Unfortunately, it looks like most Bitcoin users want it to behave exactly like a teleporting version of physical gold. And so, I don’t expect to see much interest in actually implementing Shitcoin. I proposed it mainly as a thought experiment.
Yours,
-Stanislav
This is incidentally exaclty how MPOE bonds work currently (.xxxxx888 BTC) and how option trade worked on the old MPOE page (.xxxxx999 BTC).
Dear pletzalcoatl,
> This is incidentally exaclty how MPOE bonds work currently (.xxxxx888 BTC) and how option trade worked on the old MPOE page (.xxxxx999 BTC).
Not being familiar with MPOE, I would ask: is the latter a decentralized system, which, like Bitcoin itself, would continue to work even if all of its original authors were to be rounded up and shot by their local tyrants? Can it be used, like Bitcoin itself, without having to trust anyone other than the Byzantine majority of its users? Or is it simply a web site where users must rely on the continued honesty of a few people and the continued indifference of governments to Bitcoin?
Yours,
-Stanislav
[...] is old news by now, but Stanislav has <a href=”http://www.loper-os.org/?p=988″>suggested</a> a method by which Bitcoin users could track whether Bitcoins were stolen or otherwise [...]

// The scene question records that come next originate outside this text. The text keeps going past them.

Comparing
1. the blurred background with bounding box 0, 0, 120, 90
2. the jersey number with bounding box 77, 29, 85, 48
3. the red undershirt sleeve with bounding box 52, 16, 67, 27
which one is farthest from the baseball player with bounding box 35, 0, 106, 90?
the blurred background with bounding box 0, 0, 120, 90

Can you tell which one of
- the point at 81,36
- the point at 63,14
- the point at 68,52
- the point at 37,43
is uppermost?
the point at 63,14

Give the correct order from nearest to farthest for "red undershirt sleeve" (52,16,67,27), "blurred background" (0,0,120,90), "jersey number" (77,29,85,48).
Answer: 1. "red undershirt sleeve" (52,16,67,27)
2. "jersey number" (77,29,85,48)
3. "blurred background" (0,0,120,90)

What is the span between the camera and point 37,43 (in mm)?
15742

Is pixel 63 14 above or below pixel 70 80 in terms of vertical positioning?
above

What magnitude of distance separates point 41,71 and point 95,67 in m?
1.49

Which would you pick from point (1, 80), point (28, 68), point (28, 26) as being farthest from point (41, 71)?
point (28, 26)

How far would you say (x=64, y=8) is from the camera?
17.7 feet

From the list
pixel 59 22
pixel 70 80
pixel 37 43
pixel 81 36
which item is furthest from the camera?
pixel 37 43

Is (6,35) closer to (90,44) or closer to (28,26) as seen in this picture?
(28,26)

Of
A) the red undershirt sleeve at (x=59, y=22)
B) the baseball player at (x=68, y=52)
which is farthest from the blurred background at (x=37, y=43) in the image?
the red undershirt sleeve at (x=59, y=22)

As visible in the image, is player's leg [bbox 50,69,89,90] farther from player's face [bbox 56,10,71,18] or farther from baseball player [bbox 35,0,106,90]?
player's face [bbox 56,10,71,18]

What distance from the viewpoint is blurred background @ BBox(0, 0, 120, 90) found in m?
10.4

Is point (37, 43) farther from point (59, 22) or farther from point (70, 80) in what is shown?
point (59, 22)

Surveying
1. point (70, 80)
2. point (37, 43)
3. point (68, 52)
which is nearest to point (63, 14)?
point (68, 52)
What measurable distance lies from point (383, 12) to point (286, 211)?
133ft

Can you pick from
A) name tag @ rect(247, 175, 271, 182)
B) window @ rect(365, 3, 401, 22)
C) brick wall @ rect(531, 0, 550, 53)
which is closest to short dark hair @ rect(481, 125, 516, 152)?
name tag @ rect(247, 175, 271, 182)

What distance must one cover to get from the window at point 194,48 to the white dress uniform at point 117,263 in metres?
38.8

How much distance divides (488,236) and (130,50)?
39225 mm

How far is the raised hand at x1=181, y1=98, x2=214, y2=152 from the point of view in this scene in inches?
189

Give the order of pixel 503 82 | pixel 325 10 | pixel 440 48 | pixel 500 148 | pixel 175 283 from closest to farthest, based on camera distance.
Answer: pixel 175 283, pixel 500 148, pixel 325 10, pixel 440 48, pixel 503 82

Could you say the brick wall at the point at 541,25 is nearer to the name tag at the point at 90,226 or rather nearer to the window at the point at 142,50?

I have a better idea: Let’s force the earliest coins to enter the market. Someone who is more knowledgable can come up with a cut off time, but let’s say never used coins in the first 18 months has to enter the market in a month, or they would be worthless (shitcoined).
Why is it good? Well, we want BTC to be a currency and not an investment tool. The first few million bitcoins were way too easily mined, and if the early adopters goal was usage, why haven’t they been used??? I wouldn’t cancel them right away, but give them a little time (let’s say a month) to be used and if the owner haven’t used it, it might have been lost anyway.
Now if so many extra coins enter the market rather suddenly, that would help with price discovery, probably push down the price so new comers could get into the game. If bitcoin has a future, it should recover anyway, so a temporary dip back to 2 digits value wouldn’t matter.
Bottomline is, the coins needs to be used, at least a large % of them and not to be horded…
Dear Pepe,
The ease of “selling” the hoard to the hoarders’ own shills makes this a rather pointless exercise.
“Bitcoin-P” is merely a thought experiment. If you were to spend some time interacting with serious Bitcoin users, you would learn that the idea is a total non-starter. Right now, what is the added value of a BTC-P coin over an ordinary one of unknown provenance, or of a BTC-P exchange over a standard exchange? Nothing. After the (hypothetical, future) Great Satoshi Flood? Everything. But Bitcoin users (or humans in general) aren’t exactly known for long-term thinking. They will wait for the crash and exit stampede, and then proceed to cry about devious Ponzi operators – purely in retrospect.
“Wisdom is getting on the train one day before everybody else.”